The consensus up until recently was that the antibiotics could kill bacteria off completely; however, this had changed. The scientists have revealed that they found out some bacteria can come back as cells resistant to antibiotics.

Bacteria Becoming Resistant to Antibiotics

Escherichia Coli, a bacteria that can often cause urinary tract infections, has a protein that can pump harmful chemicals out of it. The scientists called this protein the “AcrAB-TolC multidrug efflux pump,” and it is not quite powerful to defeat the antibiotics by itself. However, it does have enough strength to push most of the antibiotics molecules out of the bacteria. Doing so, it buys its bacteria host enough time to produce actual antibiotics-resistant proteins. The researchers published this discovery in the Science magazine on May 24.

◆ Dataset entries ◆
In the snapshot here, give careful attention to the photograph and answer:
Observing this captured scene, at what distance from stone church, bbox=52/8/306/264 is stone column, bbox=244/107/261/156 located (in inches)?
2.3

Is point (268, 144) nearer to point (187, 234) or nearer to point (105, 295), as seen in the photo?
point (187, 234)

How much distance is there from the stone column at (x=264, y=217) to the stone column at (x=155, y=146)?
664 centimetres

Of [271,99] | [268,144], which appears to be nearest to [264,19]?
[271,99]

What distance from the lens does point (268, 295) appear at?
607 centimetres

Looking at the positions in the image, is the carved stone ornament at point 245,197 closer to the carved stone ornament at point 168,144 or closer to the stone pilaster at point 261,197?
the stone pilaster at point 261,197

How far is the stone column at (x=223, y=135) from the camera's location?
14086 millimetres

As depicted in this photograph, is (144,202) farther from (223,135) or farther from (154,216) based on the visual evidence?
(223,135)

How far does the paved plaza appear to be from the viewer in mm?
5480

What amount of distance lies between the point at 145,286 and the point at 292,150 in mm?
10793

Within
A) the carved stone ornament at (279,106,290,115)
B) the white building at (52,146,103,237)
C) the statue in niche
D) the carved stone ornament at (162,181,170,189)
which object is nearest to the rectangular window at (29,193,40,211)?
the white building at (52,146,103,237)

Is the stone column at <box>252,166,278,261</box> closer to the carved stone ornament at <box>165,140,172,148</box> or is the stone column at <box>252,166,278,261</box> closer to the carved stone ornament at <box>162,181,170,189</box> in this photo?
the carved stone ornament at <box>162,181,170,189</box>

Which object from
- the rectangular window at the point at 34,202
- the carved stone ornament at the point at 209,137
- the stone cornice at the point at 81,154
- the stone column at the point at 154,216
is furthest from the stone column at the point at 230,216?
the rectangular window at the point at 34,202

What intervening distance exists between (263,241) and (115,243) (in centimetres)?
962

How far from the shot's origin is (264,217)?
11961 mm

◆ Work order 1 ◆
Using the passage on bacteria becoming resistant to antibiotics, decide whether each statement agrees with it. Answer yes or no and quote the deciding words. (a) Escherichia Coli can often cause urinary tract infections. (b) The researchers published their discovery in Nature. (c) The efflux pump can push most of the antibiotic molecules out of the bacteria.
◆ Work order 2 ◆
Carry on the passage on bacteria becoming resistant to antibiotics, starting after its final sentence.

◆ Answer area 1 ◆
(a) Yes: "a bacteria that can often cause urinary tract infections"
(b) No: "The researchers published this discovery in the Science magazine on May 24."
(c) Yes: "it does have enough strength to push most of the antibiotics molecules out of the bacteria"

◆ Answer area 2 ◆
The science was already familiar with the fact that bacteria can often transfer genes that are resistant to antibiotics from one to another. These immune genes are located in the small circles of the bacteria DNA called plasmids. When two bacteria meet, they exchange these plasmids from resistant cells to the sensitive ones. What scientists first thought though, was that this happened only in the absence of antibiotics that would kill the non-resistant cells.

This is precisely the way the antibiotics should work; their duty is to stop bacteria from exchanging antibiotic-proof genes. Kim Lewis, a microbiologist at Northeast University in Boston, says that this was the acknowledged theory, at least up until recently. He stated that he would need to change and re-examine his views after reading today’s paper.

Christian Lesterlin, a bacterial geneticist at the Lyon University in France, wanted to examine the way bacteria exchange these genes. He and his team decided to genetically engineer a special kind of E.Coli that have fluorescent proteins. This helped his team observe the way bacteria swap plasmids under the microscope. Most importantly, they were able to watch how bacteria produce antibiotic-resistant proteins in real time.

They found out that the transfer happens very quickly. In only three hours, 70% of sensitive genes have become antibiotic-resistant. When tetracycline, the antibiotic that they used for the experiment, was added, nearly a third of sensitive genes became resistant as well. Lesterlin says that this discovery was quite surprising at the least.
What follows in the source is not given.